==== Records supplied ====

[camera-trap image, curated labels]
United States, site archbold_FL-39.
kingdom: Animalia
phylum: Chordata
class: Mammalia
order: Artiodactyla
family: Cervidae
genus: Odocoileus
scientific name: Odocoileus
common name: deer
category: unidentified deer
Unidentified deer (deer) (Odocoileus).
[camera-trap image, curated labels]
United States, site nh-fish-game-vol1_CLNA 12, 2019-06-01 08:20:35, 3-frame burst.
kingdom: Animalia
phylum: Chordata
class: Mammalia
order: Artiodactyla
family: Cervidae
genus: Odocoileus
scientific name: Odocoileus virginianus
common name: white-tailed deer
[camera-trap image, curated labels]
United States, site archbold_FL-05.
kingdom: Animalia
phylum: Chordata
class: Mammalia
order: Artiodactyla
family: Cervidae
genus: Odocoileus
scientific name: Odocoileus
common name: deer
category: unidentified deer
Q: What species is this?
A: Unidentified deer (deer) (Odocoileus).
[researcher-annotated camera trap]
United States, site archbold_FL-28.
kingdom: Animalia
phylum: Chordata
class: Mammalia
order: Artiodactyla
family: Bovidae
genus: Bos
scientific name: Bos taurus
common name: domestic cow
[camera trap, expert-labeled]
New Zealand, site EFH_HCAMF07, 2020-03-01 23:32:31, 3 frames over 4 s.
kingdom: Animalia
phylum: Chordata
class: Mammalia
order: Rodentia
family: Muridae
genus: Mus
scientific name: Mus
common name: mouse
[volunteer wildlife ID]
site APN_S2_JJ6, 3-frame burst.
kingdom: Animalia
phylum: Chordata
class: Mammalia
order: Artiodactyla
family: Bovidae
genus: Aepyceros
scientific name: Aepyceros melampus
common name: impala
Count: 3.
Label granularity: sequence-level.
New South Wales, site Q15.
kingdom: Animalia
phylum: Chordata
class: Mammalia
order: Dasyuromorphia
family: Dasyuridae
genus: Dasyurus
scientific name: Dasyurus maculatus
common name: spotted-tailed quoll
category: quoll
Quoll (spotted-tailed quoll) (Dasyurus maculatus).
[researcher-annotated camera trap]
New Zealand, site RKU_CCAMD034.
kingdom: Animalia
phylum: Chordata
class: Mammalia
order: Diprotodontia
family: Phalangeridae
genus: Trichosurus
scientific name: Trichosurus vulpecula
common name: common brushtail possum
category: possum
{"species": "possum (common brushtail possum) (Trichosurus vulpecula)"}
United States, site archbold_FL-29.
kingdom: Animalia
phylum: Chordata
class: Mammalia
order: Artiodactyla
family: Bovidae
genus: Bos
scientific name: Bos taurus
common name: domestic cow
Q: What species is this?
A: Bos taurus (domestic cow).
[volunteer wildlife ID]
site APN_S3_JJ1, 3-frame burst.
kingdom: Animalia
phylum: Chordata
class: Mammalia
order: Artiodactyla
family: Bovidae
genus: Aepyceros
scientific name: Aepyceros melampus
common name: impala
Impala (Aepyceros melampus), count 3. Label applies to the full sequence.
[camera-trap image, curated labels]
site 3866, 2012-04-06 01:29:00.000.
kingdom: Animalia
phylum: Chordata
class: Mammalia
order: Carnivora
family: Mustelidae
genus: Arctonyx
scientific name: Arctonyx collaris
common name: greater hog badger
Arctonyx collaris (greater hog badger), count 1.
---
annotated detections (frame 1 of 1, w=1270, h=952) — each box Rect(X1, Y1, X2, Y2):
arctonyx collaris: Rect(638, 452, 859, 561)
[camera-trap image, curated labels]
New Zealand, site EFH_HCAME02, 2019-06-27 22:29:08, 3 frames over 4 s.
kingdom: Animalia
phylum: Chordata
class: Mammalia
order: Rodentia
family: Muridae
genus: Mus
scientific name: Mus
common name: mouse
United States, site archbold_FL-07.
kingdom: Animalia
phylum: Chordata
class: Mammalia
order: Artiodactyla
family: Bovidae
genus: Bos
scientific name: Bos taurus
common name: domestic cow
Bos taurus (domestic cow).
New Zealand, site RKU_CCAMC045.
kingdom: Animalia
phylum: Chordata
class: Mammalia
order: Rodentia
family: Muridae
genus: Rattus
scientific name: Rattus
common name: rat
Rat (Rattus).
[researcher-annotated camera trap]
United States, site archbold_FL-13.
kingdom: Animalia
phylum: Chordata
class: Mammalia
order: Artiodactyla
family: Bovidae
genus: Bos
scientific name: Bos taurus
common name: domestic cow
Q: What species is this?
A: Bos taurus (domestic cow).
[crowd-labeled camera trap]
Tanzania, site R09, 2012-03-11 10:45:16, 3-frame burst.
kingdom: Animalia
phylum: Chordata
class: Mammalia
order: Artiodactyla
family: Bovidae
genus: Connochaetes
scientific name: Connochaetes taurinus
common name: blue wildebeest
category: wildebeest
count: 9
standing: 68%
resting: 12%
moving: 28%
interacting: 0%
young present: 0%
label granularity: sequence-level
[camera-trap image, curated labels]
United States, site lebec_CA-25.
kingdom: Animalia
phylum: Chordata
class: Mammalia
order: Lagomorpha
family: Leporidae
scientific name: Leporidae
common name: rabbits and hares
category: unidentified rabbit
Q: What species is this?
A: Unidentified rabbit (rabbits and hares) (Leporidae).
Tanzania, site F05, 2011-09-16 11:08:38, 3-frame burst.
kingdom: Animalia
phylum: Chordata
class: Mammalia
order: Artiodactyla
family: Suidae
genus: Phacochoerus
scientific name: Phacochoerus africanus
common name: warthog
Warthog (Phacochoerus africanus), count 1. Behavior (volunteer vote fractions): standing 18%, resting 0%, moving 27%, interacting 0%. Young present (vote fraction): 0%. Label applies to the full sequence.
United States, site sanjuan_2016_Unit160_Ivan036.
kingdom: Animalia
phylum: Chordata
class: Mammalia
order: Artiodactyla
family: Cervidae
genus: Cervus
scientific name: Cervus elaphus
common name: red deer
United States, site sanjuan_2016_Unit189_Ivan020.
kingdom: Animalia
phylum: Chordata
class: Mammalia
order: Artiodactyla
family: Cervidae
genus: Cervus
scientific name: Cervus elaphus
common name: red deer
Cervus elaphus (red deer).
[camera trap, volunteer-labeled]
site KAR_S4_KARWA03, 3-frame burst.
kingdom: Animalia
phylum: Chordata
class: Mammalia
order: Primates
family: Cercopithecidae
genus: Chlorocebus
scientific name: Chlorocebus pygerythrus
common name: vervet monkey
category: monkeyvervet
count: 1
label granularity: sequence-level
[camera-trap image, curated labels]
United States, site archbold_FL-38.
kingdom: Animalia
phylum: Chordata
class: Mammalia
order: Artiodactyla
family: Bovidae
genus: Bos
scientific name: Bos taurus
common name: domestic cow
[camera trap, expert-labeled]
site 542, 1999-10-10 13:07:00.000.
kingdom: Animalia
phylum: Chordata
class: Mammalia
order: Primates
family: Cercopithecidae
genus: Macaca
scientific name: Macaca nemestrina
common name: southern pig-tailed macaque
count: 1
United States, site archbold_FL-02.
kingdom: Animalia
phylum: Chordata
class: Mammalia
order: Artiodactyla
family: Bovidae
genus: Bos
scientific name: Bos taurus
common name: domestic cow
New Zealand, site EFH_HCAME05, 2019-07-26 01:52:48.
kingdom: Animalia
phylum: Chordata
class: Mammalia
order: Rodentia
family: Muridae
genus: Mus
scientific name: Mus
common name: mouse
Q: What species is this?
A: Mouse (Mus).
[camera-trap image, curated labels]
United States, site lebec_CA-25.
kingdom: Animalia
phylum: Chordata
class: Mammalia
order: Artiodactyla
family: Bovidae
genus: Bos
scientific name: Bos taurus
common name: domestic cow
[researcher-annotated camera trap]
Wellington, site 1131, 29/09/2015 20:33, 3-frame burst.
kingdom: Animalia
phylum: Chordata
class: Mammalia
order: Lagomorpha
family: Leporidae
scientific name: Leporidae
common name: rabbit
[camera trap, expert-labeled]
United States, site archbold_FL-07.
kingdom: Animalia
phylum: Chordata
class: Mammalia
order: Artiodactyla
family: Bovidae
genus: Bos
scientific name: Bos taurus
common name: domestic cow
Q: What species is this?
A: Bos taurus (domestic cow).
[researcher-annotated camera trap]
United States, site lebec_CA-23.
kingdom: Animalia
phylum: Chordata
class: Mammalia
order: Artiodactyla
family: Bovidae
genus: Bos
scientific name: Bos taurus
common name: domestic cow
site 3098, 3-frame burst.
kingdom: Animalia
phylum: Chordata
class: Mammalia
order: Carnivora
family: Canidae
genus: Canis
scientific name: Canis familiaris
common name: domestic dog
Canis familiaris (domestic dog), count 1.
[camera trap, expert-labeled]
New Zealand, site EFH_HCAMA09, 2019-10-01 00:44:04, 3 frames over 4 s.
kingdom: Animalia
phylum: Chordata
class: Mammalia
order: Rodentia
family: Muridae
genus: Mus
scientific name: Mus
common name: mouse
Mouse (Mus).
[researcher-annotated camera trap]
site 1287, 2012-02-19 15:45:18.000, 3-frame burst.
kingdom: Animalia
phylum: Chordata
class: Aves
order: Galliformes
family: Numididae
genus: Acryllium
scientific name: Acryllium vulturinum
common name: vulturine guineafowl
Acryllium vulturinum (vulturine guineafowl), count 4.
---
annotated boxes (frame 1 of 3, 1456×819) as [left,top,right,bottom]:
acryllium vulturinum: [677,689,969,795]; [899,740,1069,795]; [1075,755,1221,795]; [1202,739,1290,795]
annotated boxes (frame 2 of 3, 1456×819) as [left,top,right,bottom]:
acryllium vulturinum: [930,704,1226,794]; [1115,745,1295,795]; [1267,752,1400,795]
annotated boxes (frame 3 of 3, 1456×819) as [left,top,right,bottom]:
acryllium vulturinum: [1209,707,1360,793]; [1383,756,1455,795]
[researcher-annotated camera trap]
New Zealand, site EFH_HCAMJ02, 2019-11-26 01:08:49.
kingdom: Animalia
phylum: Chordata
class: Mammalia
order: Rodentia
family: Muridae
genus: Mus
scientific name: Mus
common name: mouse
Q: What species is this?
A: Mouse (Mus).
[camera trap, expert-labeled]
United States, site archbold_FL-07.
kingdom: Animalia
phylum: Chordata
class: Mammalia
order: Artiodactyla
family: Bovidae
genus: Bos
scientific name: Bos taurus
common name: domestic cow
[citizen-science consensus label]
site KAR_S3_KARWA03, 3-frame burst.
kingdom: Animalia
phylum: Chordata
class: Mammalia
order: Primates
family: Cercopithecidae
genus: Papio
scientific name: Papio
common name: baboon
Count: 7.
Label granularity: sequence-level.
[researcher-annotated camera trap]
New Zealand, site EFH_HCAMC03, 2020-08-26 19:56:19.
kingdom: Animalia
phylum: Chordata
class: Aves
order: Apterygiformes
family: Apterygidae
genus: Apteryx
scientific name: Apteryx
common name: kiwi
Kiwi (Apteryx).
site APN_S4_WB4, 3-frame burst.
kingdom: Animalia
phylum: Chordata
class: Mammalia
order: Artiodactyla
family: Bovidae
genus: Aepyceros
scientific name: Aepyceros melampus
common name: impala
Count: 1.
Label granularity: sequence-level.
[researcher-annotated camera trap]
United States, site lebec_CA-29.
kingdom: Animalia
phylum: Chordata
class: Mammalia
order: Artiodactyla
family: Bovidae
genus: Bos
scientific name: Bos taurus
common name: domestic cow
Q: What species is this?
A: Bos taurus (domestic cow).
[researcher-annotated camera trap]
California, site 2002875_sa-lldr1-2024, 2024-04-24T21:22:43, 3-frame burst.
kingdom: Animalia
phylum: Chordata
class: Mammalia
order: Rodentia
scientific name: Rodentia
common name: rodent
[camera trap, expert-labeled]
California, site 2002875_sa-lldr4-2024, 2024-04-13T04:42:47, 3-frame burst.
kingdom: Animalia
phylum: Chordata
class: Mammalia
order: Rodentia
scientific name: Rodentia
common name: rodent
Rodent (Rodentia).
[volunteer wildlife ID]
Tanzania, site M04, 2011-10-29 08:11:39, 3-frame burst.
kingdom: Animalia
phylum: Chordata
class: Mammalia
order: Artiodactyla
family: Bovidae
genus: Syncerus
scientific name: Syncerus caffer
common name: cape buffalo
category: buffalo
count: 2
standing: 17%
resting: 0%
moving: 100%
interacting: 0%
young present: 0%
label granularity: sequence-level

====

Try it
For the string "over", filter the data and copy out each line where it occurs.

Exercise solution
New Zealand, site EFH_HCAMF07, 2020-03-01 23:32:31, 3 frames over 4 s.
New Zealand, site EFH_HCAME02, 2019-06-27 22:29:08, 3 frames over 4 s.
New Zealand, site EFH_HCAMA09, 2019-10-01 00:44:04, 3 frames over 4 s.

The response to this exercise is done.